> **Text under study**:
*** Begin section ***
Greener burial alternatives are a must moving forward.
Written as an opinion piece for the Waterloo Region Record on November 1, 2018.
Whether you celebrate Halloween, All Hallows Eve, Samhain or Dia de Muertos (Day of the Dead) at this time of year — or celebrate nothing except for the abundance of tiny chocolate treats — at some point you will think about death and dying. Whether it’s your eventual mortality or that of an aging family member, we all gotta kick the bucket, buy the farm, bite the dust, meet one’s maker, go belly up, become worm food, pass away, be at peace, cash in one’s chips, croak, push up daisies, depart this mortal coil … it’s really quite astonishing how many euphemisms we have for death.
My interest in our death and dying practices was triggered by the demise of both my parents in the last 10 years. When you find yourself a senior member of your clan, it’s time to have “that talk” with your loved ones.
However, what I’m really looking for are more eco-friendly alternatives to what is available now. Full disclosure, I’m one of the Instigators of the Good Green Death Project, a volunteer, citizen-driven initiative, funded solely by the kindness of strangers and whatever funeral director Ellen Newman, my co-instigator, and I can afford to contribute from our bank accounts.
Traditional casket burial means taking valuable resources such as exotic woods treated with toxic finishes, and metals, and burying them in expensive, diminishing urban land forever, or close to it. Concrete grave liners are often used to prevent collapse of the gravesite, making cemetery maintenance, such as lawn mowing, easier. Embalming, although not legally necessary, is associated with health risks to death care workers.
*** End section ***
> **Data records**:
*** Begin section ***
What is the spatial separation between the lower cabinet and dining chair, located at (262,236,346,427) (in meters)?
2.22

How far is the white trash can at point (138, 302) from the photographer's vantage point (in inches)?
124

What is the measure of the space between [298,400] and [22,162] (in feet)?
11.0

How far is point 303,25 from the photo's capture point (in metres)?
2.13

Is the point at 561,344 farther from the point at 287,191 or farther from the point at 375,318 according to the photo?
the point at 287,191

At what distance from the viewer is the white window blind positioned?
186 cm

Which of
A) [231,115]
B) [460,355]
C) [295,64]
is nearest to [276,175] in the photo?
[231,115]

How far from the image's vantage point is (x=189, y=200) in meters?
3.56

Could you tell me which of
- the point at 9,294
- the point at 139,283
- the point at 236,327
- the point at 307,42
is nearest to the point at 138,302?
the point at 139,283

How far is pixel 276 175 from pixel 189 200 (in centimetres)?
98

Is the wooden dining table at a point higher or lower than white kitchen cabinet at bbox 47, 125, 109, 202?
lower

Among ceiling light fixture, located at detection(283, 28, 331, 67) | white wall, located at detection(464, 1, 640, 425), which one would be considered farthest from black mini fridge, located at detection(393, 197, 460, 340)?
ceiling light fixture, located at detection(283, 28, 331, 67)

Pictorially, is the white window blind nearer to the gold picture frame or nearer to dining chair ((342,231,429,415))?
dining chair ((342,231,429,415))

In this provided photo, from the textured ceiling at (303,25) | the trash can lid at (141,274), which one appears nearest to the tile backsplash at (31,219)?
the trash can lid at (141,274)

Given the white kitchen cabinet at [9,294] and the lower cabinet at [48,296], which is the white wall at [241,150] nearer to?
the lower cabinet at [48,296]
*** End section ***
*** Begin section ***
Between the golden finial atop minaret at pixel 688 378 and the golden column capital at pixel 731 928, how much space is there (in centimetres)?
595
*** End section ***
> **Tasks to carry out**:
A: According to the opinion piece on greener burial, what triggered the writer's interest in death and dying practices?
B: From the opinion piece on greener burial, extract the part that opens with the words containing "Greener burial alternatives" and closes with "have for death.".
The listing has no connection to the opinion piece on greener burial.

> **Solution set**:
A: The deaths of both of the writer's parents within the last 10 years.

B:
Greener burial alternatives are a must moving forward.
Written as an opinion piece for the Waterloo Region Record on November 1, 2018.
Whether you celebrate Halloween, All Hallows Eve, Samhain or Dia de Muertos (Day of the Dead) at this time of year — or celebrate nothing except for the abundance of tiny chocolate treats — at some point you will think about death and dying. Whether it’s your eventual mortality or that of an aging family member, we all gotta kick the bucket, buy the farm, bite the dust, meet one’s maker, go belly up, become worm food, pass away, be at peace, cash in one’s chips, croak, push up daisies, depart this mortal coil … it’s really quite astonishing how many euphemisms we have for death.